## Okuma Parçası
※
Paysage d Hiver

Tek Kişilik Orkestra: Paysage d’Hiver

Atmosferik black metalin en özgün projelerinden biri olan Paysage d’Hiver, 1997’de İsviçre’nin Burgdorf kentinde Tobias Möckl tarafından kuruldu. Bilinen sahne adıyla Wintherr, black metal arenasına adım attığında henüz on sekiz yaşındaydı. Grubun ismi Fransızcada “Kış Manzarası” anlamına geliyordu ve müziğin üzerinde yükseleceği temaları açıkça ortaya koyuyordu. Belli ki doğanın en sert yüzünü; özellikle de kışın karanlığını, soğuğunu ve gizemini iliklerimizde hissedecektik. Paysage d’Hiver, başından beri tek kişilik bir projeydi ve otuz yıllık müzikal yolculuğu boyunca da öyle kaldı. Vokallerden gitarlara, klavyelerden efektlere kadar ilmek ilmek örülen o yoğun atmosferin ardında hep Wintherr vardı.

Paysage d’Hiver’in müziği başlarda hayli yadırgandı. Zira klasik black metal kalıplarından farklıydı; daha çok sisler arasında kaybolan, lo-fi tınıların ve tekrar eden melodilerin yörüngesinde dönen bir ses dünyası vardı karşımızda. O dönem black metalde Norveç merkezli ikinci dalga akımının etkisi hâlâ güçlüydü. Ancak Wintherr, Burzum’un atmosferinden, Darkthrone’un soğuk tınılarından aldığı ilhamı kendi coğrafyasının karanlık ve soğuk doğasıyla harmanlamak istiyordu. Ortaya çıkan şey ise İsviçre’nin yüksek dağlarına, donmuş göllerine ve sisli ormanlarına yazılmış bir ağıt olacaktı.
※
## Veri Kesiti
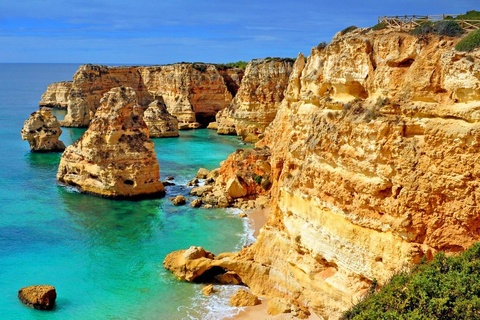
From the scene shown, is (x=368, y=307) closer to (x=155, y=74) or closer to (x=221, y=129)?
(x=221, y=129)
※
## Görev
Paysage d’Hiver metninde "Paysage d Hiver" sözleriyle başlayıp "hep Wintherr vardı." sözlerine kadar süren bölümü hiçbir değişiklik yapmadan kopyalayın.

## Görev Yanıtı
Paysage d Hiver

Tek Kişilik Orkestra: Paysage d’Hiver

Atmosferik black metalin en özgün projelerinden biri olan Paysage d’Hiver, 1997’de İsviçre’nin Burgdorf kentinde Tobias Möckl tarafından kuruldu. Bilinen sahne adıyla Wintherr, black metal arenasına adım attığında henüz on sekiz yaşındaydı. Grubun ismi Fransızcada “Kış Manzarası” anlamına geliyordu ve müziğin üzerinde yükseleceği temaları açıkça ortaya koyuyordu. Belli ki doğanın en sert yüzünü; özellikle de kışın karanlığını, soğuğunu ve gizemini iliklerimizde hissedecektik. Paysage d’Hiver, başından beri tek kişilik bir projeydi ve otuz yıllık müzikal yolculuğu boyunca da öyle kaldı. Vokallerden gitarlara, klavyelerden efektlere kadar ilmek ilmek örülen o yoğun atmosferin ardında hep Wintherr vardı.